What Gideon’s Mistake Tells Us About Spencer’s World
Victor Gideon’s obsession with Grace is built on a false assumption, but that assumption is revealing.
Since Elpis is locked behind a password in an underground facility beneath the ruins of Raccoon City, Gideon presumes that Grace is the “key” to unlocking Elpis. The fact that Spencer went out of his way to adopt a child, then hid her from the world, that behavior is suspicious for someone like Spencer. It must mean something, Gideon reasons.
The idea that Spencer did something purely out of guilt, without an ulterior motive, doesn’t make sense based on his past actions. And that’s the tragedy of this story. Spencer lived so long as a man who treated people as instruments, even his one genuine act of care was unrecognizable as such.
Grace eventually finds recordings her mother made, the interviews Alyssa conducted with Spencer. That’s when she realizes that the password to release Elpis is, fittingly, “Hope.” It’s almost too on-the-nose. But the game earns it, because you understand what Grace represents to Spencer. She’s an apology he didn’t know how to make any other way.
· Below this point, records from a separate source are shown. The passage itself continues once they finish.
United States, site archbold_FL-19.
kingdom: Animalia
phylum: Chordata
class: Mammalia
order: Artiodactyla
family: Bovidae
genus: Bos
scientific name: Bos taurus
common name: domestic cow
Grace as a Symbol of Atonement
Grace Ashcroft is arguably the most human protagonist in Resident Evil. She doesn’t have special antibodies or special training, she’s not a B.O.W. or descends from a royal bloodline. She’s just a person who was protected and loved by the right people. She’s ordinary in a world that keeps trying to make people into weapons.
Oswell Spencer, of all people, is the one who gave her that. The man who spent his life trying to achieve godhood spent his final years making sure one child was safe.
That contradiction makes the Spencer-Grace relationship one of the more interesting things to come out of Requiem. It doesn’t absolve Spencer or to forgive him. Instead, it shows you the gap between who he was and who he might have wanted to be.Redemption arcs in fiction often want you to feel a sense of resolution. Resident Evil Requiem doesn’t offer that. Spencer is still responsible for every horrible act he committed. Elpis will hopefully make things better for the future, but it doesn’t erase the pain his legacy inflicted on innocent people. But Grace exists and she plays an important part ensuring Spencer’s last good intention won’t go to waste.